Return the local name (without namespace) of the current element.

lower-case(<text>)

Return the text in lowercase letters.

matches(<text>,<regexp>[,<flags>])

Return true if the regexp matches the text. Flags can be one of sim and are described in the spec: https://www.w3.org/TR/xpath-functions-31/#flags. Example: matches("banana", "^(.a)+$") returns true.

max()

Return the maximum value. max(1.1,2.2,3.3,4.4) returns 4.4.

min()

Return the minimum value. min(1.1,2.2,3.3,4.4) returns 1.1.

number(<value>)

Convert the argument to a number. Return “not a number” if the value cannot be converted.

not()

Negates the value of the argument. Example: not(true()) returns false().

normalize-space(<text>)

Return the text without leading and trailing spaces. All newlines will be changed to spaces. Multiple spaces/newlines will be changed to a single space.

position()

Return the position of the current node.

replace(<input>,<regexp>, <replacement>)

Replace the input using the regular expression with the given replacement text. Example: replace('banana', 'a', 'o') yields bonono.

root(element)

Return the root element of the element.

round(<number>,<number>)

Return the argument in the first parameter rounded to number of decimal places in the second parameter. The second parameter defaults to 0.

ends-with ( <string>, <string>)

Return true if the first string ends with the second string.
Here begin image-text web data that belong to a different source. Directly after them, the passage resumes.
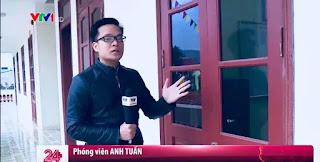 Tác giả bài viết, phóng viên Anh Tuấn, người dẫn hiện trường tại cửa phòng hiệu trưởng My — nơi diễn ra những hành vi đồi bại, 4 ngày trước khi ông My bị bắt tạm giam.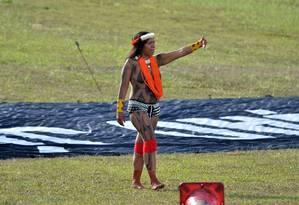 Manifestação de indígenas em frente ao Congresso Nacional, em 2017, para reivindicar avanço na demarcação de terras Foto: Renato Costa / Agência O Globo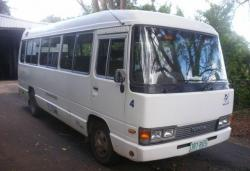 TOYOTA COASTER red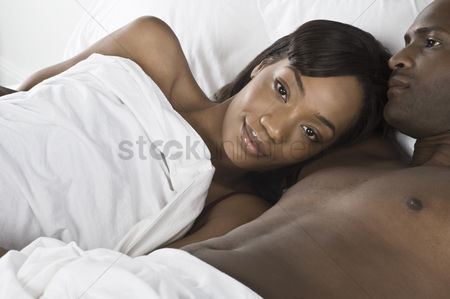 Relationships : Mid adult couple lying in bed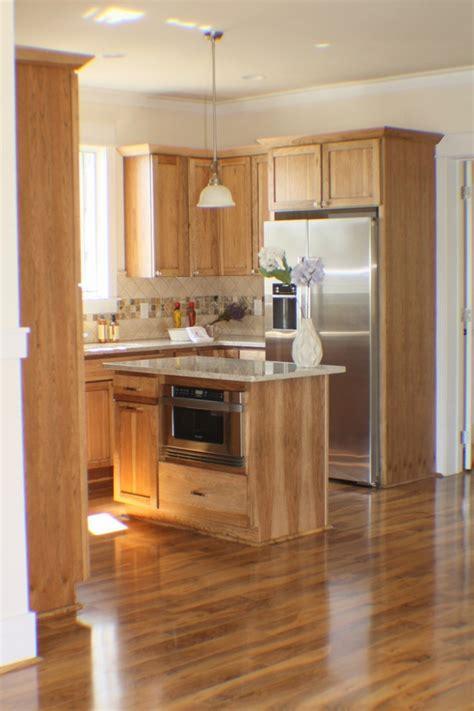 ideas  naturally beautiful hickory cabinets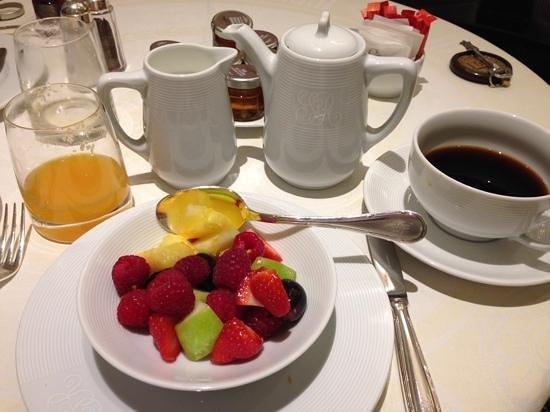 Hotel San Regis: la misera colazione di un 5 stelle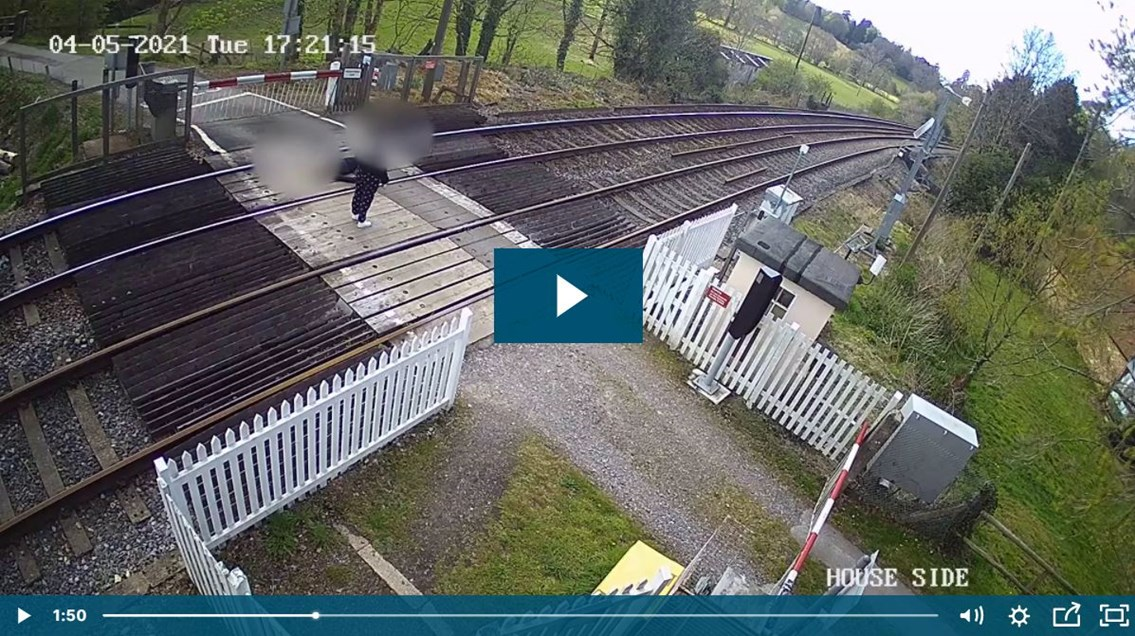 VIDEO: Warning from Network Rail as children risk lives at Sussex level crossings: Eridge CCTV Capture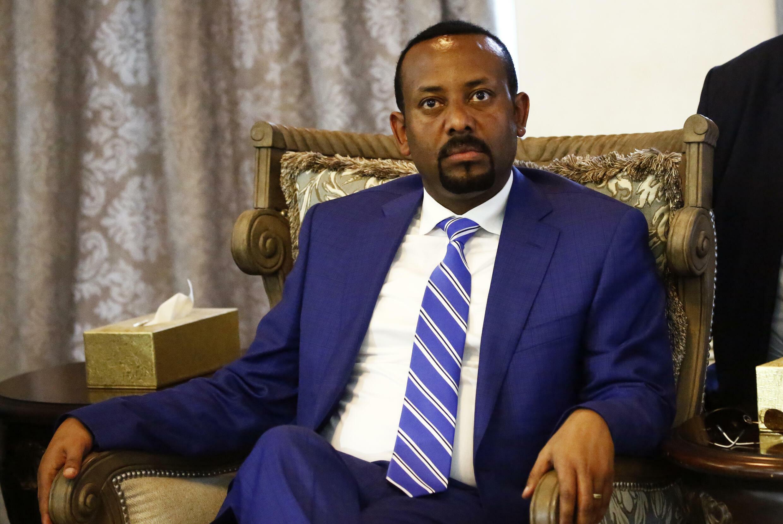 رئيس الوزراء الاثيوبي ابيي احمد خلال زيارة الى السودان في 02 ايار/مايو 2018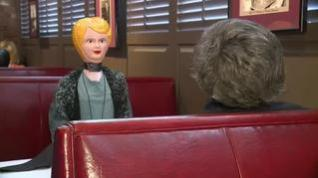 """Un restaurante de lujo llena de muñecos las """"ausencias"""" del distanciamiento social"""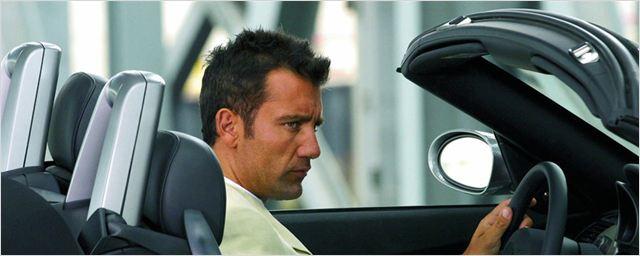 """Clive Owen ist wieder der """"Driver"""": Neill Blomkamp macht neuen Kurzfilm der hochklassigen Reihe"""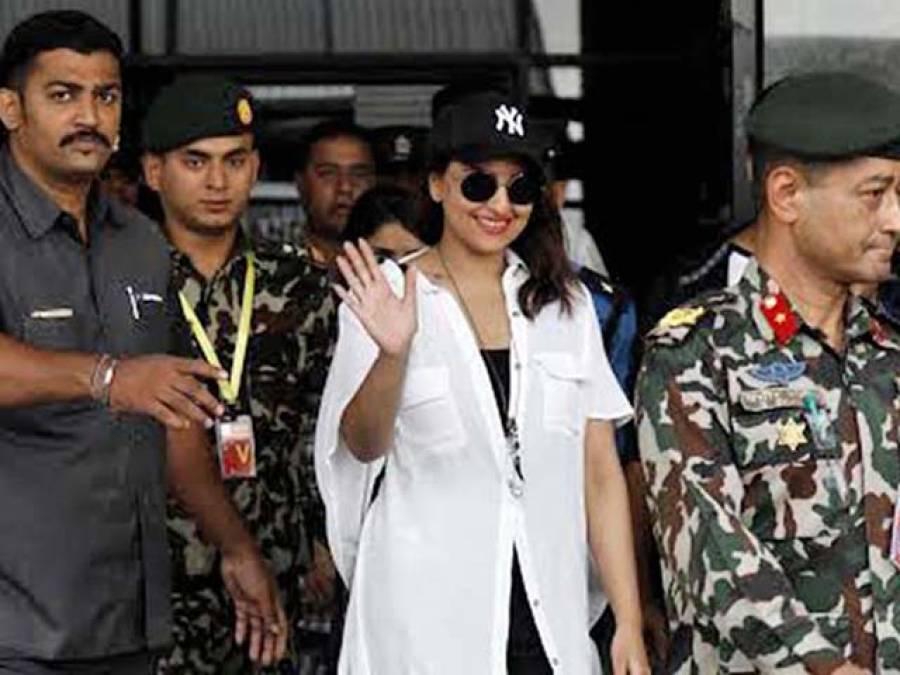 بالی ووڈ اداکارہ سوناکشی کی آمد، نیپالی آرمی چیف استقبال کے لئے پہنچ گئے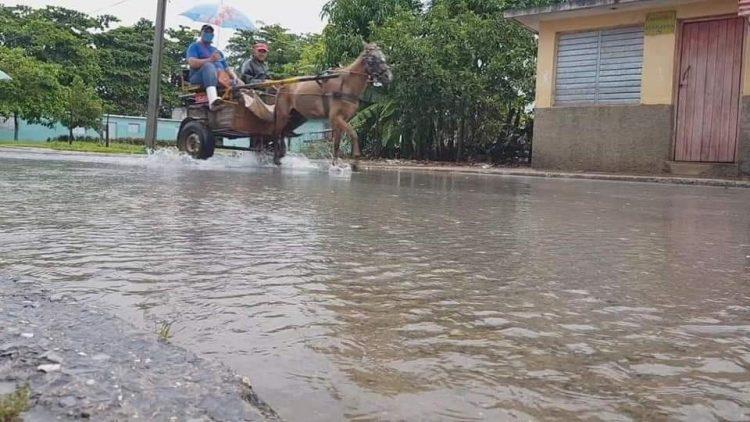 Ya en Pinar del Río se reportan precipitaciones significativas en las últimas horas. Foto: Tomada del perfil de Facebook de Belkys Pérez Cruz.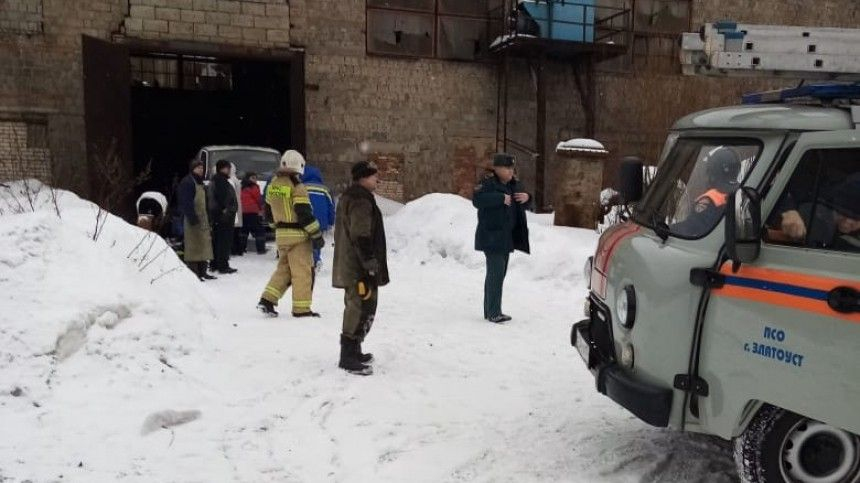Многодетный отец-одиночка погиб при взрыве на сталелитейном заводе в…
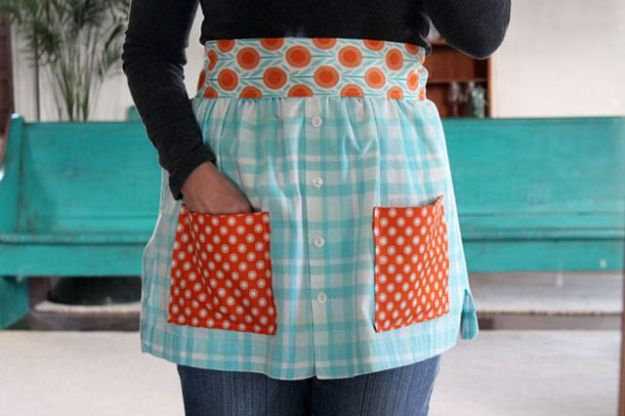 DIY Ideas With Old T-shirts - Make Aprons From Shirts - Tshirt Makeovers and Transformation Ideas for Tee Shirts - DIY Clothes to Make On A Budgert - Creative and Easy Fashion Ideas for Teen Girls, Teenagers, Adults - Cut and Refashion Your Shirts With These Step by Step Tutorials http://diyprojectsforteens.com/diy-ideas-old-t-shirts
Example: ends-with ( "tattoo", "too") returns true.

starts-with ( <string>, <string>)

Return true if the first string starts with the second string. Example: starts-with ( "tattoo", "tat") returns true.

string(<sequence>)

Return the text value of the sequence e.g. the contents of the elements.

string-join(<sequence>,separator)

Return the string value of the sequence, where each element is separated by the separator.

string-length(<string>)

Return the length of the string in characters. Multi-byte UTF-8 sequences are counted as 1.

substring(<input>,<start>,<length>)

Return the part of the string input that starts at start and optionally has the given length. start can be (in contrast to the XPath specification) negative which counts from the end of the input.

substring-after(<string>,<string>])

Return the contents of the first string, that comes after the second string. Example: substring-after ( "tattoo", "tat") returns "too".

substring-before(<string>,<string>])

Return the contents of the first string, that comes before the second string. Example: substring-before ( "tattoo", "attoo") returns "t".

tokenize(<input>,<regexp>)

This function returns a sequence of strings. The input text is read from left to right. When the regular expression matches the current position, the text read so far from the last match is returned. Example (from the great XPath / XSLT book by M. Key): tokenize("Go home, Jack!", "\W+") returns the sequence "Go", "home", "Jack", "".

true()

Return true.

unparsed-text(<filename>)

Returns the contents of the file without interpretation.

upper-case()

Converts the text to capital letters: upper-case('text') results in TEXT.